Leprechauns, Pots of Gold and Rainbows

  • According to St. Patrick's Day: Parades, Shamrocks, and Leprechauns by Elaine Landau, the legend is that the fairies pay the leprechauns for their work with golden coins, which the "little people" collect in large pots--the famous "pots of gold" often associated with leprechauns. [11]

  • The Irish version of the word "leprechaun," or "lobaircin," means "small-bodied fellow." They are traditionally cranky little men and only minor characters in Irish folklore, with nothing to do with St. Patrick. Thanks to Walt Disney's "Darby O'Gill and the Little People," however, Americans adopted the "friendly" little leprechaun as a symbol of Ireland and St. Patrick's Day. [12]

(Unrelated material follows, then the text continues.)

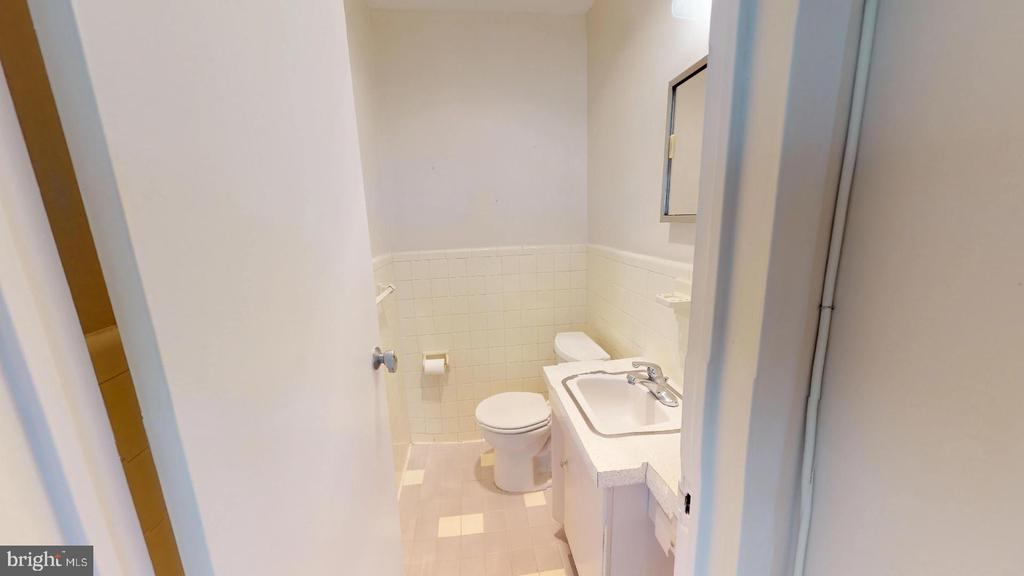 Photo of 6641 Wakefield Dr #408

  • A leprechaun (Irish: leipreachán) is a type of fairy in Irish folklore, usually taking the form of an old man, clad in a red or green coat, who enjoys partaking in mischief. Like other fairy creatures, leprechauns have been linked to the Tuatha Dé Danann of Irish mythology. The Leprechauns spend all their time busily making shoes, and store away all their coins in a hidden pot of gold at the end of the rainbow. If ever captured by a human, the Leprechaun has the magical power to grant three wishes in exchange for their release. Popular depiction shows the Leprechaun as being no taller than a small child, with a beard and hat, although they may originally have been perceived as the tallest of the mound-dwellers (the Tuatha Dé Danann).

  • Etymology: The name leprechaun is derived from the Irish word leipreachán, defined by Patrick Dinneen as "a pigmy, a sprite, or leprechaun". The further derivation is less certain; according to most sources, the word is thought to be a corruption of Middle Irish luchrupán, from the Old Irish luchorpán, a compound of the roots lú (small) and corp (body). The root corp, which was borrowed from the Latin corpus, attests to the early influence of Ecclesiastical Latin on the Irish language. The alternative spelling leithbrágan stems from a folk etymology deriving the word from leith (half) and bróg (brogue), because of the frequent portrayal of the leprechaun as working on a single shoe. Alternative spellings in English have included lubrican, leprehaun, and lepreehawn. Some modern Irish books use the spelling lioprachán. The first recorded instance of the word in the English language was in Dekker's comedy The Honest Whore, Part 2 (1604): "As for your Irish lubrican, that spirit / Whom by preposterous charms thy lust hath rais'd / In a wrong circle." The earliest known reference to the leprechaun appears in the medieval tale known as the Echtra Fergus mac Léti (English: Adventure of Fergus son of Léti). The text contains an episode in which Fergus mac Léti, King of Ulster, falls asleep on the beach and wakes to find himself being dragged into the sea by three lúchorpáin. He captures his abductors, who grant him three wishes in exchange for release. [13]


March 17th

  • St. Patrick's Day is celebrated on March 17, the saint's religious feast day and the anniversary of his death in the fifth century. The Irish have observed this day as a religious holiday for over 1,000 years. On St. Patrick's Day, which falls during the Christian season of Lent, Irish families would traditionally attend church in the morning and celebrate in the afternoon. Lenten prohibitions against the consumption of meat were waived and people would dance, drink and feast--on the traditional meal of Irish bacon and cabbage. [16]

 

Parades

  • The first recorded true parade took place in 1766 in New York when local military units, including some Irish soldiers in the British army, marched at dawn from house to house of the leading Irish citizens of the city.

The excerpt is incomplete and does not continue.